*TO BE DONE*: Transcribe the following lines word for word, omitting the pictures.

*SOURCE MATERIAL*:
───
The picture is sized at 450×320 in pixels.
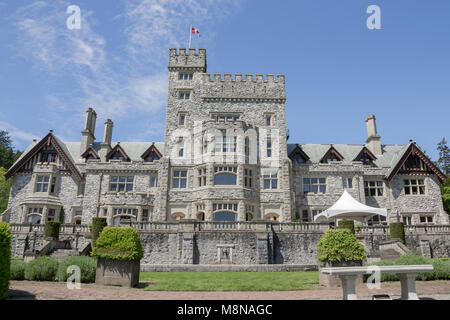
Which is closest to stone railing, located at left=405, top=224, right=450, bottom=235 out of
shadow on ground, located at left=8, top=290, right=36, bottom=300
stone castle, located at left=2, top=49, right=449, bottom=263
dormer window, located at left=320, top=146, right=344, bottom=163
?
stone castle, located at left=2, top=49, right=449, bottom=263

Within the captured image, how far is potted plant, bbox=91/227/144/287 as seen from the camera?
12.5 metres

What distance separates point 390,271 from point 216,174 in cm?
2186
───
*CORRECT RESULT*:
The picture is sized at 450×320 in pixels.
Which is closest to stone railing, located at left=405, top=224, right=450, bottom=235 out of
shadow on ground, located at left=8, top=290, right=36, bottom=300
stone castle, located at left=2, top=49, right=449, bottom=263
dormer window, located at left=320, top=146, right=344, bottom=163
?
stone castle, located at left=2, top=49, right=449, bottom=263

Within the captured image, how far is potted plant, bbox=91/227/144/287 as seen from the camera?
12.5 metres

What distance separates point 390,271 from point 216,174 in cm?
2186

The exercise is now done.